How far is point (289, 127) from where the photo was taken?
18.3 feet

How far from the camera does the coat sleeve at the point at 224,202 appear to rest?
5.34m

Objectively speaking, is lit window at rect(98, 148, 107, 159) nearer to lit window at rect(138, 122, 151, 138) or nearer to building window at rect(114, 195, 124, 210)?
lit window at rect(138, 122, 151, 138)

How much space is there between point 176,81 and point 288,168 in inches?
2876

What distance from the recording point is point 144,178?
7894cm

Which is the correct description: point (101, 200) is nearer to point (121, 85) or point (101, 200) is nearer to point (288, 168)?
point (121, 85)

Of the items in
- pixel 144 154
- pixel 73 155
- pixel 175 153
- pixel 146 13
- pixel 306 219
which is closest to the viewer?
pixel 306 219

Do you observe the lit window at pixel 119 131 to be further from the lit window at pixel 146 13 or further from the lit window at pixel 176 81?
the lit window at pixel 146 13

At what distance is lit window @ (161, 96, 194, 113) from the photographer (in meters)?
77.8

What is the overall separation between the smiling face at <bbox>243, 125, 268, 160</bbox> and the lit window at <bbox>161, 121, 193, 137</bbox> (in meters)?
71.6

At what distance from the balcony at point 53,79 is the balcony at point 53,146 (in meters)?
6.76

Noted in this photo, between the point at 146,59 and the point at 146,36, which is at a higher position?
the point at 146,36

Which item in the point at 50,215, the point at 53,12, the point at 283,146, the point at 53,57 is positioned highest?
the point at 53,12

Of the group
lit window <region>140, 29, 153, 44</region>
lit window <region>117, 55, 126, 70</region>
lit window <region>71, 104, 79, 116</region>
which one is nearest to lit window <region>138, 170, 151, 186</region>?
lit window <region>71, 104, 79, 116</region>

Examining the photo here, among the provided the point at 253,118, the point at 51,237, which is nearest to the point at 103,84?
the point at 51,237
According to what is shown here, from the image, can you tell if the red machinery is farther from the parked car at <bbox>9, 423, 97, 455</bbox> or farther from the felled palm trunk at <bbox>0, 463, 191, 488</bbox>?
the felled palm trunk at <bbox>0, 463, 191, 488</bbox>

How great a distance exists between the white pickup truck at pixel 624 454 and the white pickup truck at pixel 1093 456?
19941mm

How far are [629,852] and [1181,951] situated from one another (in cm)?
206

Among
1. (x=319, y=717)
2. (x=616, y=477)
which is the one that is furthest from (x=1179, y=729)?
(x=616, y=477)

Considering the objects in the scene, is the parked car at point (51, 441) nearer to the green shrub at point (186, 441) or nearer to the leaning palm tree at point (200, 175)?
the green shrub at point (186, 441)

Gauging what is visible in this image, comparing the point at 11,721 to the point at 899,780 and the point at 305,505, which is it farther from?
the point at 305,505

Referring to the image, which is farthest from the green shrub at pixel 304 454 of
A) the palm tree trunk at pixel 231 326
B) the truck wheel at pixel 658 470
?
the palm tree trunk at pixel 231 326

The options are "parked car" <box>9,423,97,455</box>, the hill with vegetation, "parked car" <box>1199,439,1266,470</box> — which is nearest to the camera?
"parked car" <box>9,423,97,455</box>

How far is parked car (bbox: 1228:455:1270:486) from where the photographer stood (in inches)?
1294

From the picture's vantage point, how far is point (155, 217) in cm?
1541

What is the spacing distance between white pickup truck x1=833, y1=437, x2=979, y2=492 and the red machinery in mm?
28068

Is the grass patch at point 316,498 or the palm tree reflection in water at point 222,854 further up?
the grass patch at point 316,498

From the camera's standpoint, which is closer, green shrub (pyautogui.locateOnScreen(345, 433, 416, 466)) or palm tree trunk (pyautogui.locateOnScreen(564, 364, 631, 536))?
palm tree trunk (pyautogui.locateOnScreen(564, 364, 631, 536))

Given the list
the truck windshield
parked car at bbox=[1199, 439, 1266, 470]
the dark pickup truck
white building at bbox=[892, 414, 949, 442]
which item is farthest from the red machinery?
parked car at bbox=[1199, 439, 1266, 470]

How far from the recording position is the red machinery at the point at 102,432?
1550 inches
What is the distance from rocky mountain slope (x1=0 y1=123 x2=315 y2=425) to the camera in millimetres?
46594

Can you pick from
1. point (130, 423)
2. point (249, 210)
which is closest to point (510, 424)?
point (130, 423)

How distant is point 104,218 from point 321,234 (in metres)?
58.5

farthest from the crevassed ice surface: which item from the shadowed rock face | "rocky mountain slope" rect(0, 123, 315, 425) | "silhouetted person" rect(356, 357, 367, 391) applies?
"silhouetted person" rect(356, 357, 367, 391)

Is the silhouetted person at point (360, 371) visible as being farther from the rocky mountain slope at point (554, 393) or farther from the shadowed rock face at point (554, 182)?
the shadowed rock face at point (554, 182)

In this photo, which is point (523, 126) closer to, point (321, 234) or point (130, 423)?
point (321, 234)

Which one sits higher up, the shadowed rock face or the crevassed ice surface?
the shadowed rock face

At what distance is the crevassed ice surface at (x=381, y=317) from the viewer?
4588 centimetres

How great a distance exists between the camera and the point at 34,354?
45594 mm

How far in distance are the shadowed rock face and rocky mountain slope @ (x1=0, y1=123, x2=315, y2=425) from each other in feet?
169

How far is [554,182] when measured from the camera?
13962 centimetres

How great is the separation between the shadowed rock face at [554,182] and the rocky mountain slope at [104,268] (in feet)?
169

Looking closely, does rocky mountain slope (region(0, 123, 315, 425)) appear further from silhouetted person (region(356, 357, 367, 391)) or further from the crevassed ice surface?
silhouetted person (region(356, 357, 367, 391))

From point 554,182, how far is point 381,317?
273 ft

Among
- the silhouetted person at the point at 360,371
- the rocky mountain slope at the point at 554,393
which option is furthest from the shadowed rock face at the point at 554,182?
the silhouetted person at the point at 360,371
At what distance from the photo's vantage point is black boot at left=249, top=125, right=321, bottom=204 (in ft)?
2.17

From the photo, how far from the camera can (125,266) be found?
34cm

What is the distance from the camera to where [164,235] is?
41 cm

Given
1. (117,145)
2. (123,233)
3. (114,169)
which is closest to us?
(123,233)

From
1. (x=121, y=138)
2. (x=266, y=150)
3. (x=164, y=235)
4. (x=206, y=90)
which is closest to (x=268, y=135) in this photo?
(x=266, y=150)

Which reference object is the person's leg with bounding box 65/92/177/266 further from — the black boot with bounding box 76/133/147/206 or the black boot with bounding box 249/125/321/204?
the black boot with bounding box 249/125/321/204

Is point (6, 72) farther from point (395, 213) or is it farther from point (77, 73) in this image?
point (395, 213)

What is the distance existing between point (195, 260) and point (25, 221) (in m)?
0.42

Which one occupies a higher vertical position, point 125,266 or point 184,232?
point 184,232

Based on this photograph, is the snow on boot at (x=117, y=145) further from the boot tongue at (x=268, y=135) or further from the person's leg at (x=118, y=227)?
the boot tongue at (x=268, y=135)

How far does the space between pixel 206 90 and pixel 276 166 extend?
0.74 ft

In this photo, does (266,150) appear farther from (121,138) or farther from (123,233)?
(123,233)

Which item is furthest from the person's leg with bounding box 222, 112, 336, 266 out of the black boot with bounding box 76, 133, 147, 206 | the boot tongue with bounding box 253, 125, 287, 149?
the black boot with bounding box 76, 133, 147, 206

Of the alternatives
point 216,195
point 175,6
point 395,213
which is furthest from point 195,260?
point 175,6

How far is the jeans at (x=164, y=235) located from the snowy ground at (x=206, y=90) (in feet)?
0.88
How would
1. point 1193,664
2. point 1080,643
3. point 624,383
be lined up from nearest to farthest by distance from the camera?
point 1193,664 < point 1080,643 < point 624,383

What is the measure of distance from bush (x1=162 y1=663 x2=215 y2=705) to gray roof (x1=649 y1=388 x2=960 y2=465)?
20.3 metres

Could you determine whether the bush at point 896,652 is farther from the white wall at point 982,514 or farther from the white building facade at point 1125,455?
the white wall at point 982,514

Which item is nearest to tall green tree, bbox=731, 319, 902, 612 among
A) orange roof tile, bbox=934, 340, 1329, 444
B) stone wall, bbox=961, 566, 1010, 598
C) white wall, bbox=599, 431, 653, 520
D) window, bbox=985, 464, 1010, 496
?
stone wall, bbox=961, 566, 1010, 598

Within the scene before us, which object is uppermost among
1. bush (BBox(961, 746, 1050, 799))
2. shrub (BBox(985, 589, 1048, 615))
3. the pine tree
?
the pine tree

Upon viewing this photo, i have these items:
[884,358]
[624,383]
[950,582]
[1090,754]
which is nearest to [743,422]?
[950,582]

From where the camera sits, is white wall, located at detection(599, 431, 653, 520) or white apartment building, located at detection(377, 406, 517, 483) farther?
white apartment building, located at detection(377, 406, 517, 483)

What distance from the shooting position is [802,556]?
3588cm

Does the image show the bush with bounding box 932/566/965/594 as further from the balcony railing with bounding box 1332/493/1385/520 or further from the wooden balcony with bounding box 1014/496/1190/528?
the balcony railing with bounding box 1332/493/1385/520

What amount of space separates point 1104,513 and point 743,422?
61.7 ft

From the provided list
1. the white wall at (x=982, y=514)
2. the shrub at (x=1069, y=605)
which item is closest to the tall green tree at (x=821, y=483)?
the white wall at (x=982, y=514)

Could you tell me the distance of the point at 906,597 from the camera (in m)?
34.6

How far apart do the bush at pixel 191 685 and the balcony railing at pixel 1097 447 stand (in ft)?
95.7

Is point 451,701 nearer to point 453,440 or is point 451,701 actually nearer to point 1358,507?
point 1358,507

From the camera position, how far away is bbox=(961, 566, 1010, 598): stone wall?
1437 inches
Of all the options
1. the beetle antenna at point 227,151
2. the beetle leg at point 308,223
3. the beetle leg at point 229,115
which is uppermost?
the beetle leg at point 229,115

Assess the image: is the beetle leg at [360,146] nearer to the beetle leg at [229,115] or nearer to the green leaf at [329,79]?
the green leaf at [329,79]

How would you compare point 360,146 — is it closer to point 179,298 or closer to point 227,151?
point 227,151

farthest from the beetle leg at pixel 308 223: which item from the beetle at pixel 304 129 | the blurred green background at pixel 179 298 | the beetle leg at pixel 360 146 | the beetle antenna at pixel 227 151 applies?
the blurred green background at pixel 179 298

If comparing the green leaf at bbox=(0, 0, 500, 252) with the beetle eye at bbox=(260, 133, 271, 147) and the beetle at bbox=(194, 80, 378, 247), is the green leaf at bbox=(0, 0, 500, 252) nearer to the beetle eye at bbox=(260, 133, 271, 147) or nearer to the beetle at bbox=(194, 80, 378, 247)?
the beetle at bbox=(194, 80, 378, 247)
^^^^
Task: Repeat the rows above word for word, starting at the line that contains "What is the distance existing" and ending at the line that contains "20.3 metres", both lines included.

Complete response:
What is the distance existing between point (195, 260) and point (25, 221) (in m)?
0.42

Which one occupies a higher vertical position, point 125,266 or point 184,232?
point 184,232

Based on this photograph, is the snow on boot at (x=117, y=145) further from the boot tongue at (x=268, y=135) or further from the person's leg at (x=118, y=227)?
the boot tongue at (x=268, y=135)

How far does the space between pixel 206 90 and pixel 276 166 extend?
0.74 ft

In this photo, does (266,150) appear farther from (121,138) or farther from (123,233)?
(123,233)

Which item is furthest from the person's leg with bounding box 222, 112, 336, 266 out of the black boot with bounding box 76, 133, 147, 206 | the boot tongue with bounding box 253, 125, 287, 149?
the black boot with bounding box 76, 133, 147, 206

Of the alternatives
point 216,195
point 175,6
point 395,213
which is furthest from point 195,260?
point 175,6

How far is the jeans at (x=164, y=235) located from the snowy ground at (x=206, y=90) (in feet)?
0.88
How would
1. point 1193,664
2. point 1080,643
3. point 624,383
be lined up from nearest to farthest by distance from the camera?
point 1193,664 < point 1080,643 < point 624,383

What is the measure of distance from bush (x1=162 y1=663 x2=215 y2=705) to gray roof (x1=649 y1=388 x2=960 y2=465)?
20.3 metres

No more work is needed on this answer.